Skip to content
This repository has been archived by the owner on Feb 21, 2024. It is now read-only.

Debug harvest service

thomas loubrieu edited this page Jul 5, 2022 · 2 revisions

How to debug scalable harvest by using docker compose to deploy the required components in the architecture.

Local network configuration

Set hosts (/etc/hosts) as:

127.0.0.1       localhost
127.0.0.1       elasticsearch
127.0.0.1       rabbit-mq

Data directory configuration in docker containers

in .env file

Set CONTAINER_HARVEST_DATA_DIR to the absolute path where the data is harvested. We want to have the container see the path as they are seen by the debugged component running outside a container (in an IDE) on the host.

CONTAINER_HARVEST_DATA_DIR=/Users/loubrieu/git/registry/docker/test-data/registry-harvest-data/

Start the required components with docker compose

Start the docker compose:

% docker compose --profile int-registry-service-loader up

Stop the component which is debugged

% docker ps

For example:

% docker stop 136188e4372f

Start the debugged component

Start the same component in your IDE.

In the debug configuration:

Main tab:

Project: registry-harvest-service Main class: gov.nasa.pds.harvest.HarvestServerMain

Arguments tab:

-c src/main/resources/conf/harvest-server.cfg

Environment:

HARVEST_HOME=/Users/loubrieu/git/registry-harvest-service/src/main/resources

Use elasticsearch and rabbit-mq as hosts of openSearch and rabbitMQ services in the harvest-server.cfg file.

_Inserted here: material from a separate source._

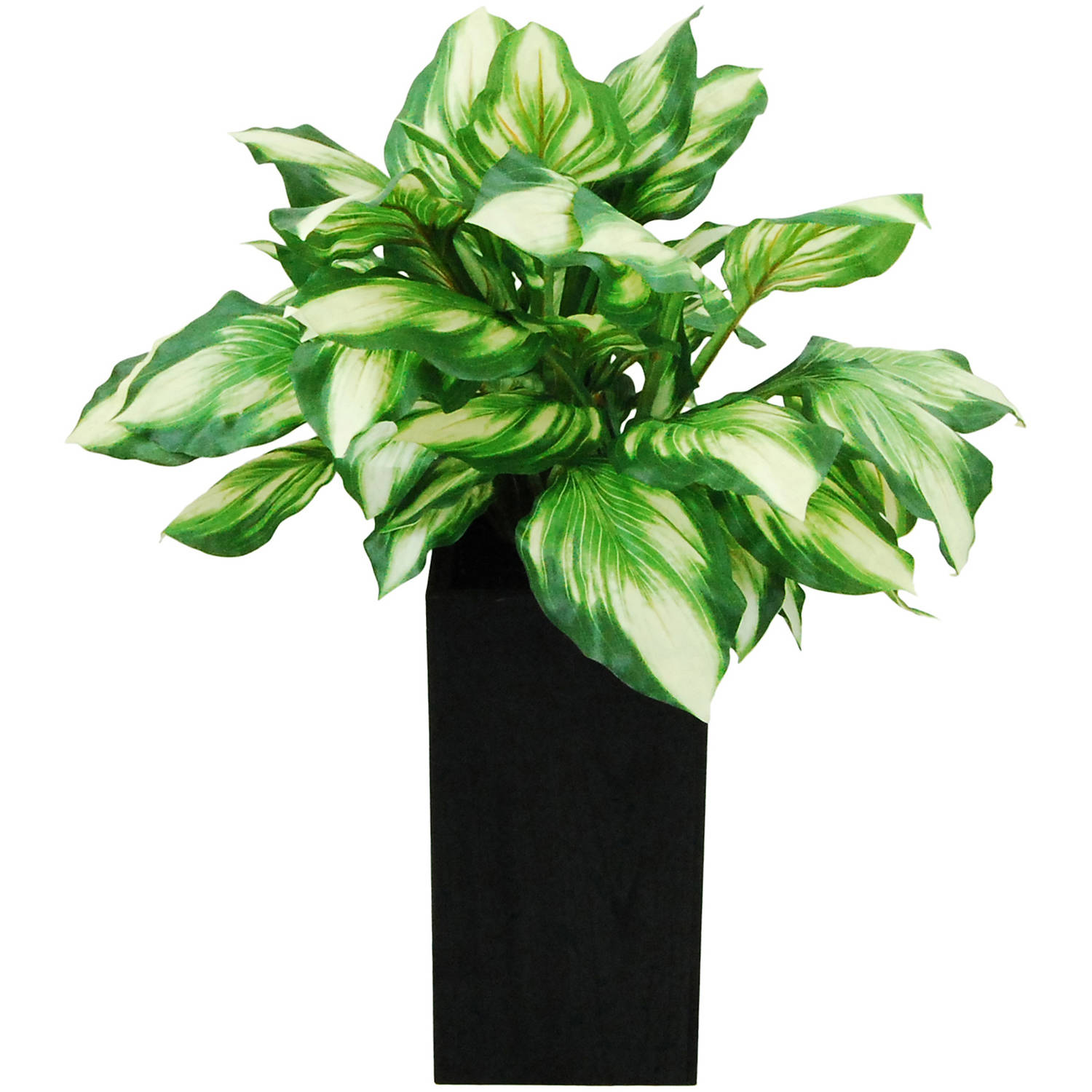 Hosta Planter in a Wooden Container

Start the service in debug mode

Trigger ingestion of data in the registry

Trigger an ingestion with registry-harvest-cli:

./harvest-client harvest -j harvest-job-config.xml -c harvest-client.cfg -overwrite

harvest-job-config.xml:

<harvest nodeName="PDS_ENG">
  <directories>
    <path>/Users/loubrieu/git/registry/docker/test-data/registry-harvest-data/test-data</path>
  </directories>
  <registry url="https://elasticsearch:9200" index="registry" auth="/etc/es-auth.cfg" />
  <fileInfo>
    <!-- UPDATE with your own local path and base url where pds4 archive is published -->
    <fileRef replacePrefix="/Users/loubrieu/git/registry/docker/test-data/registry-harvest-data" with="http://localhost:81/archive" />
  </fileInfo>
  <autogenFields/>
</harvest>